## Start Dataset content
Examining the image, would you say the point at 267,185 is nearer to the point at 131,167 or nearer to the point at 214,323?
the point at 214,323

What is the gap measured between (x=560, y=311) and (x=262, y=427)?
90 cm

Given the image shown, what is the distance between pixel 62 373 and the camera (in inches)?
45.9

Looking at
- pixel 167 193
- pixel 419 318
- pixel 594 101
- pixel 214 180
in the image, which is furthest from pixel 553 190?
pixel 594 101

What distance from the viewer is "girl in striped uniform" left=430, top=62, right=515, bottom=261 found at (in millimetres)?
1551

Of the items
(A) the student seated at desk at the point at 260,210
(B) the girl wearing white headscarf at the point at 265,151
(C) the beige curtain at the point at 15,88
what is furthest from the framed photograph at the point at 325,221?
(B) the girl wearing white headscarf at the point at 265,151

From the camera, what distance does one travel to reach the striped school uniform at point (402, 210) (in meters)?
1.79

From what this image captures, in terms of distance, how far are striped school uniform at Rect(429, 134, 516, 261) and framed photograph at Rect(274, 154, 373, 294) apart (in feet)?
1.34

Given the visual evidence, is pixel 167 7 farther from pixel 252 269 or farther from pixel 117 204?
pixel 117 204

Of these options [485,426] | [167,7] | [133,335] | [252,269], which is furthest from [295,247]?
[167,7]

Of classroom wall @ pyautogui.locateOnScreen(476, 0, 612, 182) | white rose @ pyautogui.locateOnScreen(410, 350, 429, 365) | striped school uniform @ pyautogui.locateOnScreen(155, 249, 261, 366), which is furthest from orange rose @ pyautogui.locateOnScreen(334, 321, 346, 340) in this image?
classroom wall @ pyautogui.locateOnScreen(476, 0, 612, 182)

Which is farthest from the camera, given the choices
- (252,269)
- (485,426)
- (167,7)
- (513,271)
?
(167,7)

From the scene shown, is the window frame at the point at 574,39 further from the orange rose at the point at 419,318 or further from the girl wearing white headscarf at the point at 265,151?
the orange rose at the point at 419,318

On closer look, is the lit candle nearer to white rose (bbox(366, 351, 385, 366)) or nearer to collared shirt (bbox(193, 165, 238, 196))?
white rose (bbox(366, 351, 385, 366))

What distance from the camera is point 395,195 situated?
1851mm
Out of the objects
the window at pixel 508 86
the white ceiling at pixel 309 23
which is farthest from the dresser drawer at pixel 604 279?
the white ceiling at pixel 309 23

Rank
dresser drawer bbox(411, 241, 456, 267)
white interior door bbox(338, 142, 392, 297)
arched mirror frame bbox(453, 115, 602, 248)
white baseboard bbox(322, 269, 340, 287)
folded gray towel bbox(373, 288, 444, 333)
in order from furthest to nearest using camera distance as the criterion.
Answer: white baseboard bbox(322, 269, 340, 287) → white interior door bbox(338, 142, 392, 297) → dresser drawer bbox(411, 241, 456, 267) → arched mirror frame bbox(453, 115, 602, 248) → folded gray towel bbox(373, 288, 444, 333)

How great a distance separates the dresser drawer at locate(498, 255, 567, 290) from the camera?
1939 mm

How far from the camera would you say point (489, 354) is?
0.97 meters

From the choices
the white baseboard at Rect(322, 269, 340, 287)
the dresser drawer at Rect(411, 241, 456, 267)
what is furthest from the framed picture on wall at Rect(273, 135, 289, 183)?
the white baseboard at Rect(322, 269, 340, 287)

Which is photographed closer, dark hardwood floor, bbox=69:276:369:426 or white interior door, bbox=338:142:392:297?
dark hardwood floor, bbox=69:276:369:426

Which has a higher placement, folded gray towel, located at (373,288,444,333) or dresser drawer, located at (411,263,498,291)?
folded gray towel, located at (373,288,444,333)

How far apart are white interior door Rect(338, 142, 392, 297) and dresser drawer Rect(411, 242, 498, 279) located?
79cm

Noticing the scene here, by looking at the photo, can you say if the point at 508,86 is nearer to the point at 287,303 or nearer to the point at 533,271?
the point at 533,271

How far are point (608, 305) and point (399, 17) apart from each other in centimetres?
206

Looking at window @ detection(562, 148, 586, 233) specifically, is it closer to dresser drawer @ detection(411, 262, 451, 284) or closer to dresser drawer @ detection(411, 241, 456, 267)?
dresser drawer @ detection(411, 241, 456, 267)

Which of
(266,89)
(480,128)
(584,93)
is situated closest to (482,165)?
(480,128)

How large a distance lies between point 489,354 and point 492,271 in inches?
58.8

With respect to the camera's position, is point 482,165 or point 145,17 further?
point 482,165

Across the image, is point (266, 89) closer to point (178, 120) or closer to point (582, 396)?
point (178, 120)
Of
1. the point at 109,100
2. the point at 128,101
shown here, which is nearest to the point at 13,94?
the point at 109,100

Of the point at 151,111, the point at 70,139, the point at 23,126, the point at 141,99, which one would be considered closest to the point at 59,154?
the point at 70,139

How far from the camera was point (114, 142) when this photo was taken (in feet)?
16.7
## End Dataset content
▶ The request: Reproduce the items from the line that has "How large a" through the end of the items, replacing "nearest" with "closest" and leaving everything else as it is.

▶ Solution for this exercise:
How large a distance lies between point 489,354 and point 492,271 in inches?
58.8

With respect to the camera's position, is point 482,165 or point 145,17 further?
point 482,165

Across the image, is point (266, 89) closer to point (178, 120) or closer to point (582, 396)?
point (178, 120)
Of
1. the point at 109,100
2. the point at 128,101
shown here, which is closest to the point at 13,94?
the point at 109,100

Of the point at 151,111, the point at 70,139, the point at 23,126, the point at 141,99, which one would be considered closest to the point at 59,154?
the point at 70,139

How far from the camera was point (114, 142) when this photo was taken (in feet)?
16.7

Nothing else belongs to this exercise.